**REQUIRED ACTION 1:** Transcribe the antibiotic resistance passage from "A new emerging" to "concentration-dependent network effects.".
**REQUIRED ACTION 2:**
Answer these questions about the antibiotic resistance passage:
(a) What has progressed to a global health threat?
(b) What two drawbacks of the currently available '-omics' techniques are named?
(c) Under the network paradigm, what kind of effects does a substance have in general?

**SUPPLIED PASSAGE:**
↓↓↓

Antibiotic treatment of infectious diseases has become increasingly challenging as pathogenic bacteria have acquired a broad spectrum of resistance mechanisms. In particular, the emergence and spread of multi-resistant staphylococci has progressed to a global health threat [1
]. They are not only resistant to almost all treatments, but also adapt very well to different conditions in the host, including persistence [2
]. In the face of increasing resistance against antibiotics as well as persistence of staphylococci in the patient, an intensive search of new antibacterial lead compounds addressing new targets is urgently required.
Currently, several '-omics' techniques are available, but they are expensive and, in general, only limited information is available for each type of data [5
]. We will show how different data sets for studying the metabolic effects of a xenobiotic can be efficiently combined to derive a maximum of information utilizing pathway modeling [6
] while validating the latter by experimental data.
A new emerging paradigm for investigating drug effects and toxicity is followed here: instead of considering the body of the studied organism as a black box and just identifying toxic or antibiotic concentrations, genomics and post-genomics strategies are used to reveal affected pathways. This combination enables a more rapid understanding of metabolic effects and at the same time also reveals side effects in unprecedented detail, leading to a network paradigm: a substance is not just toxic or nontoxic but has, in general, stronger or weaker and concentration-dependent network effects.

↑↑↑

[Saved entries]

↓↓↓

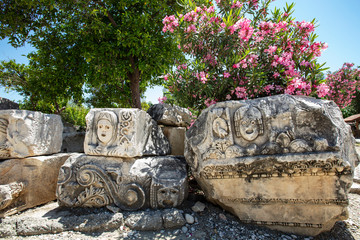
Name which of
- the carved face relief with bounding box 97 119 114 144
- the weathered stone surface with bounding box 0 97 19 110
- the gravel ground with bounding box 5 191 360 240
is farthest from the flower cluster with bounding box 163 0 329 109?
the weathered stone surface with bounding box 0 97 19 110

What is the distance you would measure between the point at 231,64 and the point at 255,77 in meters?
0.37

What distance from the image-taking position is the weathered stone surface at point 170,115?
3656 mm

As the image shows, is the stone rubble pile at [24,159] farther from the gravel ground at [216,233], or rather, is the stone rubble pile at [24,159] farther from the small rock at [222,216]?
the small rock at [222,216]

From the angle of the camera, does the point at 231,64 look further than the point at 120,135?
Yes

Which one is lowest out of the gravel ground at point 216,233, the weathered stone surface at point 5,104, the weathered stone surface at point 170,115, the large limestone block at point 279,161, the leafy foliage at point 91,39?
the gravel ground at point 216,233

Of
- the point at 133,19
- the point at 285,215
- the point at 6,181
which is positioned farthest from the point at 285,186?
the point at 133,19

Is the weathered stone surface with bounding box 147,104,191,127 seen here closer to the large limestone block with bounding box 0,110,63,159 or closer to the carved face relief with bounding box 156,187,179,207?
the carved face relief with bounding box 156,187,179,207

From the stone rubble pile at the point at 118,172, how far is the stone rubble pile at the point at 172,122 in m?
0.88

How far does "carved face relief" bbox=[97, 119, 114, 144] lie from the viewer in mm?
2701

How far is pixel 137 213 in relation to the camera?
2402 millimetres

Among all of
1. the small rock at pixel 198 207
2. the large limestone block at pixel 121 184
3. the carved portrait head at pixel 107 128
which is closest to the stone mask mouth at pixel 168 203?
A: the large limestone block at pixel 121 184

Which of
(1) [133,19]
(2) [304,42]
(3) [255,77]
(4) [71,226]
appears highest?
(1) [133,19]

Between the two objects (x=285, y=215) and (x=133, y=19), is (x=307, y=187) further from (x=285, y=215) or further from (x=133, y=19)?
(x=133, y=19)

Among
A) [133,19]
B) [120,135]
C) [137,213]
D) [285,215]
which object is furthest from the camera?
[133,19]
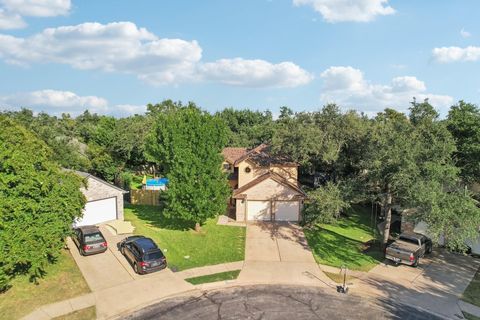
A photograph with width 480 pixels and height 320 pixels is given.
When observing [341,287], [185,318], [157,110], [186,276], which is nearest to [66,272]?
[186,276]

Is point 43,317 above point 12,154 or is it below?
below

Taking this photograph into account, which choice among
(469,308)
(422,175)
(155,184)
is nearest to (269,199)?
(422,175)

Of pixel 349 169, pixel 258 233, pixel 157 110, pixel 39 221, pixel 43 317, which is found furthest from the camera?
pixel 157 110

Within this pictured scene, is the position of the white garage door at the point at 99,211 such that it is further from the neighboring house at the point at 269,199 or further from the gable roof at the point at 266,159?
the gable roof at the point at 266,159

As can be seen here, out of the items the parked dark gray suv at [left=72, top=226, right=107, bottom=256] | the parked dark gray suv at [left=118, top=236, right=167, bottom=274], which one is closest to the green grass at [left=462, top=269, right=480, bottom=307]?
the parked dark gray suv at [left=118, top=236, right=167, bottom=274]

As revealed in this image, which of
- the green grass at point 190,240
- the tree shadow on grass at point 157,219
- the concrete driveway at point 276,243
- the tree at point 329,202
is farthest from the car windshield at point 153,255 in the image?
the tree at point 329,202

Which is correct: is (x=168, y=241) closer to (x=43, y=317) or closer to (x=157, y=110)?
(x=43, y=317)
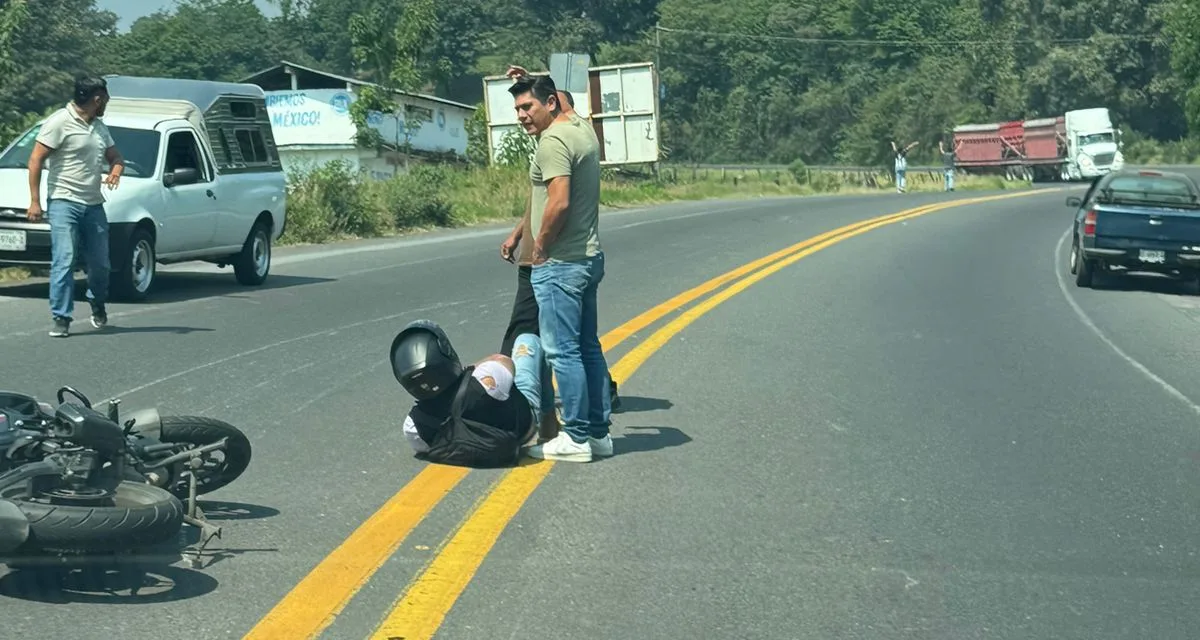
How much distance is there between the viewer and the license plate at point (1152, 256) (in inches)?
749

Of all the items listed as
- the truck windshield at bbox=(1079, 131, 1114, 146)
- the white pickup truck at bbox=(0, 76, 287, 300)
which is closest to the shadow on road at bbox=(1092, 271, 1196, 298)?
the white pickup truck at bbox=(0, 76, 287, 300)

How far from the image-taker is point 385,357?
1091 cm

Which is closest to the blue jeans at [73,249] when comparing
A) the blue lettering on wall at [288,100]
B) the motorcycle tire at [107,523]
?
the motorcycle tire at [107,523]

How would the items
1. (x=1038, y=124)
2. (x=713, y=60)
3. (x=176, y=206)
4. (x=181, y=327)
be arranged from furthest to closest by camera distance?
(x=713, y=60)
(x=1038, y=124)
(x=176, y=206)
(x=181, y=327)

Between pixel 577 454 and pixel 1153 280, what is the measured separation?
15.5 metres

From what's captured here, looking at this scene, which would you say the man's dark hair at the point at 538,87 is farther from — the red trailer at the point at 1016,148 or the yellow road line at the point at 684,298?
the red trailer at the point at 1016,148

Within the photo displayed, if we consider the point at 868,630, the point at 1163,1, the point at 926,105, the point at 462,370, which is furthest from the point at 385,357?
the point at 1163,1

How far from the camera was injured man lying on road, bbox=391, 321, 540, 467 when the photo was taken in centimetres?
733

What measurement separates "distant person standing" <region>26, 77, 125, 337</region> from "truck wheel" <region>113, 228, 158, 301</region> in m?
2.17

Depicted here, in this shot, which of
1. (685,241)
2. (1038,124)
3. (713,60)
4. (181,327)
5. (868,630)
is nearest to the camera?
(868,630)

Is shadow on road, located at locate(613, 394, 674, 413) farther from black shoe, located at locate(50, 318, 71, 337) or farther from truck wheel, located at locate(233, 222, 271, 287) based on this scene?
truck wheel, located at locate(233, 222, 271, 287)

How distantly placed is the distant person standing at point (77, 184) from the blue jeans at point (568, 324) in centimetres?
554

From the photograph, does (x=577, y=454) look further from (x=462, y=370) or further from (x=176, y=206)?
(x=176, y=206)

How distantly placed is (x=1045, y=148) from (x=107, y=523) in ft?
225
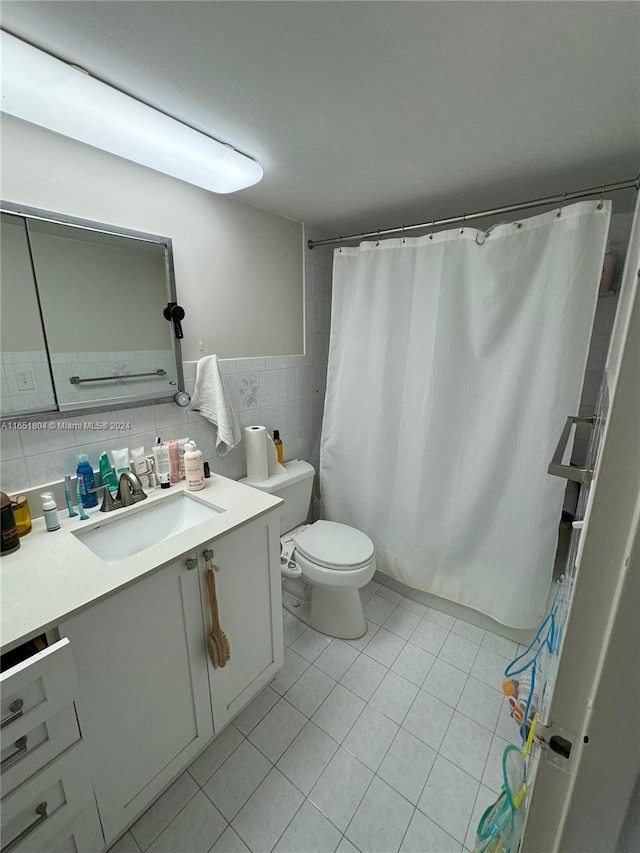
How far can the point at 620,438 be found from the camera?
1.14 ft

↑↑↑

**TASK OUTPUT 1:**
A new emerging paradigm for investigating drug effects and toxicity is followed here: instead of considering the body of the studied organism as a black box and just identifying toxic or antibiotic concentrations, genomics and post-genomics strategies are used to reveal affected pathways. This combination enables a more rapid understanding of metabolic effects and at the same time also reveals side effects in unprecedented detail, leading to a network paradigm: a substance is not just toxic or nontoxic but has, in general, stronger or weaker and concentration-dependent network effects.

**TASK OUTPUT 2:**
(a) The emergence and spread of multi-resistant staphylococci.
(b) They are expensive, and in general only limited information is available for each type of data.
(c) Stronger or weaker and concentration-dependent network effects.